- [SUPPLIED INFORMATION]:
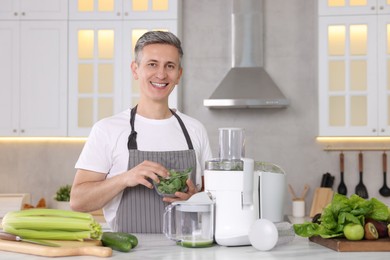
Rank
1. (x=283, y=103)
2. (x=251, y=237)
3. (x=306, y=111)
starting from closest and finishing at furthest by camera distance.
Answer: (x=251, y=237) → (x=283, y=103) → (x=306, y=111)

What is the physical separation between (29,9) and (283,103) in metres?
2.03

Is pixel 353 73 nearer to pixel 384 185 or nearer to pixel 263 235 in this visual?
pixel 384 185

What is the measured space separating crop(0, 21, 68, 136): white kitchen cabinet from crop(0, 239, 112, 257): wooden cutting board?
8.73 feet

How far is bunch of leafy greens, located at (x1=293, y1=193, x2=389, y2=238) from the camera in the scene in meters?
2.03

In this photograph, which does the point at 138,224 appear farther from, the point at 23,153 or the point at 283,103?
the point at 23,153

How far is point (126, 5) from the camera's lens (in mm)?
4543

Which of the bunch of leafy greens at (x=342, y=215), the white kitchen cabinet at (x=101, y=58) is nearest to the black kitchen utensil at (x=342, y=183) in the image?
the white kitchen cabinet at (x=101, y=58)

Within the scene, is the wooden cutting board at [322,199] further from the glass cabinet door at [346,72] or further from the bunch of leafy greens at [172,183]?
the bunch of leafy greens at [172,183]

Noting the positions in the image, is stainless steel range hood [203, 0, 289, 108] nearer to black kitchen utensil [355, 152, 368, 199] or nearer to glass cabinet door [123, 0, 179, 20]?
glass cabinet door [123, 0, 179, 20]

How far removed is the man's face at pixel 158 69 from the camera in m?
2.60

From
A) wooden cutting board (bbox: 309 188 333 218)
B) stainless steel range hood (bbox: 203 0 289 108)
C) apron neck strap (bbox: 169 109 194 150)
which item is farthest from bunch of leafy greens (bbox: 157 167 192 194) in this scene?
wooden cutting board (bbox: 309 188 333 218)

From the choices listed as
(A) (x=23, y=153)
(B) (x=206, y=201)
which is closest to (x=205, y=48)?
(A) (x=23, y=153)

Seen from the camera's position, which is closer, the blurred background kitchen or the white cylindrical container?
the white cylindrical container

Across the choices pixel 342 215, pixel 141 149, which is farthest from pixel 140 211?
pixel 342 215
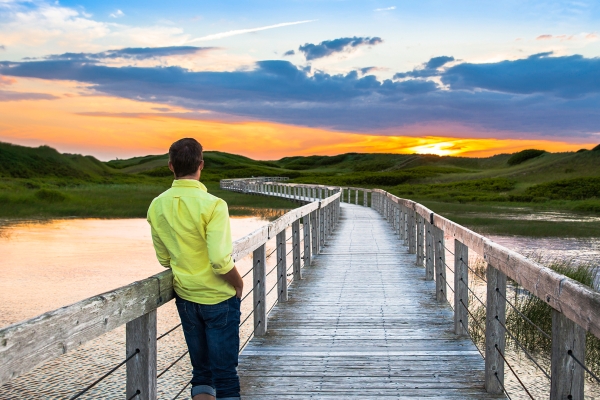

- [SHORT PROBLEM]: Rewrite the records from the line with "Within the scene, is" through the end of the records, replacing "stainless steel range hood" with "metal range hood" and changing nothing else. Omit the pictures.

- [WRITTEN SOLUTION]:
Within the scene, is the wooden cutting board at [322,199] further from the glass cabinet door at [346,72] or further from the bunch of leafy greens at [172,183]?
the bunch of leafy greens at [172,183]

Noting the positions in the image, is metal range hood [203, 0, 289, 108] nearer to black kitchen utensil [355, 152, 368, 199] or nearer to glass cabinet door [123, 0, 179, 20]?
glass cabinet door [123, 0, 179, 20]

How far removed is the man's face at pixel 158 69 from the camera in m?
2.60

From
A) wooden cutting board (bbox: 309 188 333 218)
B) metal range hood (bbox: 203 0 289 108)
C) apron neck strap (bbox: 169 109 194 150)
which item is farthest from bunch of leafy greens (bbox: 157 167 192 194) in this scene?
wooden cutting board (bbox: 309 188 333 218)

From the choices listed as
(A) (x=23, y=153)
(B) (x=206, y=201)
which is closest to (x=205, y=48)?
(A) (x=23, y=153)

Seen from the camera's position, which is closer, the blurred background kitchen or the white cylindrical container?
the white cylindrical container

Across the choices pixel 342 215, pixel 141 149, which is farthest from pixel 140 211?
pixel 342 215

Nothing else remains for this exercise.